Not-so-current movies 3 - 03/15/14 12:25 AM

AMC recently showed The Window -- does anyone remember that one? It's a boy-who-cried-wolf story. Bobby Driscoll plays a young boy given to telling whoppers, so when he witnesses a murder, no one believes him, least of all his parents (Kevin McCarthy and Barbara Hale). There's a gradual building up of frustration and tension that's credible and effective. This low-budget movie is 65 years old, and it still holds up.
Posted by: Anonymous

Re: Not-so-current movies 3 - 03/16/14 11:08 AM

I remember that...I saw it on TV a LONG time ago. I remember thinking, "LISTEN to the kid, willya?" Very noir.
Posted by: Barbara

Re: Not-so-current movies 3 - 07/11/14 09:23 PM

HBO has been showing Prisoners, which I skipped when it was in the theaters because it sounded too familiar (the father of a missing child takes the law into his own hands, etc.) -- sort of TV movie fare. Boy, was I wrong. Prisoners is a complex movie about complicated relationships among the characters; it has a real sense of dread that keeps building and building until it just can't build any more. Good cast: Hugh Jackman, Jake Gyllenhaal, Viola Davis, Paul Dano, Melissa Leo, Maria Bello.
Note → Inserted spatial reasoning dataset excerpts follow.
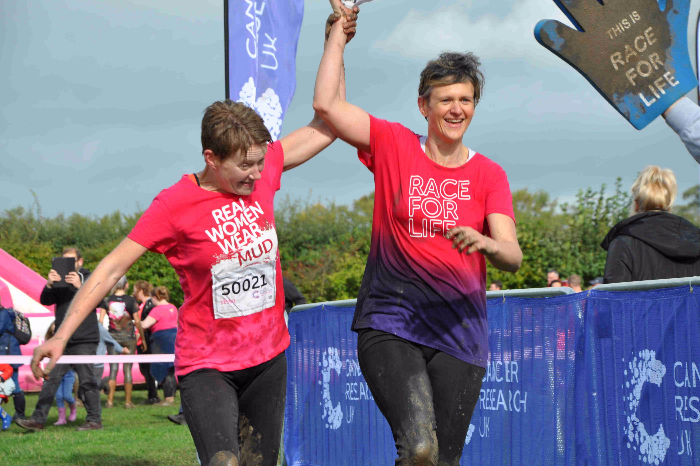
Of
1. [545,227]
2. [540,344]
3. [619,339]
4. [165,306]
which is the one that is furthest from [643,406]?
[545,227]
TMC just showed Suzy, a 1938 movie starring Jean Harlowe, Franchot Tone, and Cary Grant. In 1938 they were still listing the cast during the opening credits, and about halfway down the list appeared the name "George Spelvin" in the role of Gaston. So I watched for Gaston to see what actor didn't want his name listed, and there he was, early in the movie. Gaston was a goat.
Posted by: Anonymous

Re: Not-so-current movies 3 - 07/13/14 12:38 PM

Ha. Is "George Spelvin" still used any more?
Posted by: Barbara

Re: Not-so-current movies 3 - 07/13/14 05:59 PM

Oh, not really -- as a joke once in a while, maybe. The name is so widely known now that it has outlived its original purpose (to conceal doubling, which audiences don't mind any more). The Directors' Guild has officially retired the name "Alan Smithee" for dissatisfied directors for the same reason (too well known).